Yesterday I had a talk at ETI, the school of interpretation and translation of the University of Geneva, thanks to the invitation by my colleagues and friends François Grin and Michele Gazzola who work there, about the relations between Esperanto and translation (here the presentation).
People there were deeply involved in the subject of translation, so a lot of interesting and challenging questions arose, in particular about the establishment of a standard variety of a language whose native speakers (or family speakers, if you prefer) are always bilingual and Esperanto is never the strongest language. What still surprizes me is the emotional feelings that Esperanto rises among specialists of languages, who it’s supposed to conduct more rationally about the subject. In reality, the reverse is true.

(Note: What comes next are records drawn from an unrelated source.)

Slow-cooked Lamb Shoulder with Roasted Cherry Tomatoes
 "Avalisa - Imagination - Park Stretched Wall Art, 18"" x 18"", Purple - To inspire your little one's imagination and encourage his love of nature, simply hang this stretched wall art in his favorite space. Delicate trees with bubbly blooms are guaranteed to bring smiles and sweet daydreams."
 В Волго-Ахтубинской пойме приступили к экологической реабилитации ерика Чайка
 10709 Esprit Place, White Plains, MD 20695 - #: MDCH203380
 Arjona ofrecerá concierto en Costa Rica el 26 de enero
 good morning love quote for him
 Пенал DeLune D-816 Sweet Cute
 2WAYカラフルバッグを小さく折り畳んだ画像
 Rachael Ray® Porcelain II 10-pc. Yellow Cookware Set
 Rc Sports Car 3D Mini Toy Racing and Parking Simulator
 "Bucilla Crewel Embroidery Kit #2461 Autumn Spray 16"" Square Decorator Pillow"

In particular, some people can’t accept that a living language is such even without an ethnos and its consequences (territory, government, army) even if there are a lot of examples of strong language planning in the literature, besides Esperanto. Furthermore, I was questioned about the existence of an Esperanto culture; it’s not a matter of questioning; it’s a matter of fact. Esperanto is not based on an ethnos, instead it is based on an ethos. But that’s all. There are myths, symbols, products, artifacts, that sign the Esperanto identity exactly as in any other culture, and they are worth studying. Of course, if you bound “culture” to an ethnos (anthropology = ethnography) you can deny facts to save your theory.